Mayor Rahm Emanuel has made it a priority to make Chicago a world-class tourist destination.
But a federal judge went one better on Monday, ordering a wealthy Middle Eastern banker to fly into the Second City for his next four vacations.
Under a highly unusual sentence imposed by U.S. District Judge Thomas Durkin, tax cheat Aamir Khan will be allowed to serve five years of probation in his hometown of Doha, Qatar.
But for the next four years, Khan also will have to jet into Chicago once a year to spend 30 days in a halfway house.
The sentence — suggested by Khan’s lawyer, James Montana Jr. — will allow Khan to keep his well-paid banking job in Qatar and help him to pay the IRS the more than $1.7 million he owes in restitution and fines.
Montana on Monday described it as a “very fair and reasonable” resolution to the case.
Khan, 48, was born in Pakistan but studied at the University of Chicago and lived in Naperville from 1998 until 2004, when he relocated to the Middle East to work in banking in Bahrain and Dubai.

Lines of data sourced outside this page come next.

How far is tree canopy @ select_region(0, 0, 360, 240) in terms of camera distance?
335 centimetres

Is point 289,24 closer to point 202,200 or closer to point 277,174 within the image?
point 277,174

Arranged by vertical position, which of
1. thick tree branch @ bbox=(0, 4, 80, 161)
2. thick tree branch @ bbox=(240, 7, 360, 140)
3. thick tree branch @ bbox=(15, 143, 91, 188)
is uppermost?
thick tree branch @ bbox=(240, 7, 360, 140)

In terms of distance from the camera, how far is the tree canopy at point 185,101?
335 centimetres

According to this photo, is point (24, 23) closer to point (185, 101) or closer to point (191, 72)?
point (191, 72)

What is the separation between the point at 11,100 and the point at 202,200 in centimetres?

The father of four pleaded guilty in August to massively understating his income in three tax returns between 2006 and 2008, and to failing to file a tax return in 2009. Altogether he dodged more than $1.3 million in taxes, prosecutors said.
Khan has already paid $400,000 of the money he owes but would have lost his job, as would his wife, if he had been sentenced to prison, as prosecutors requested, Montana argued in court filings.